== Data ==
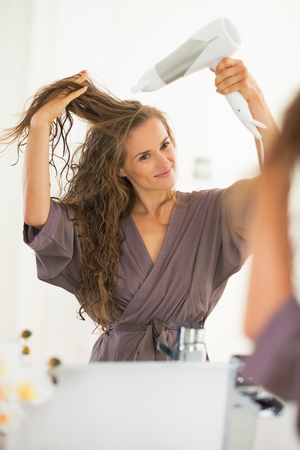 Happy young woman blow drying hair in bathroom photo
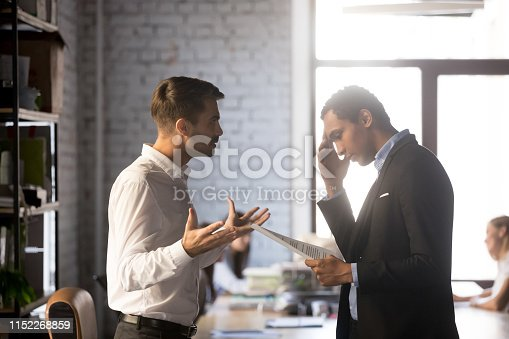 istock Angry director criticizing financial report accusing african man employee 1152268859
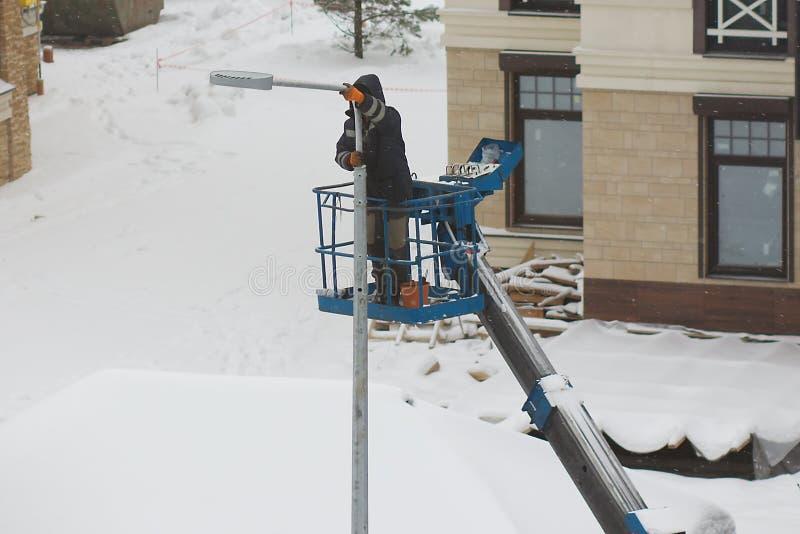 En arbetare installerar ett lyktaljus royaltyfri foto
===
▸ **Brief**
Please set down the lines above word for word and leave out the pictures.

▸ **Written answer**
 Happy young woman blow drying hair in bathroom photo
 istock Angry director criticizing financial report accusing african man employee 1152268859
 En arbetare installerar ett lyktaljus royaltyfri foto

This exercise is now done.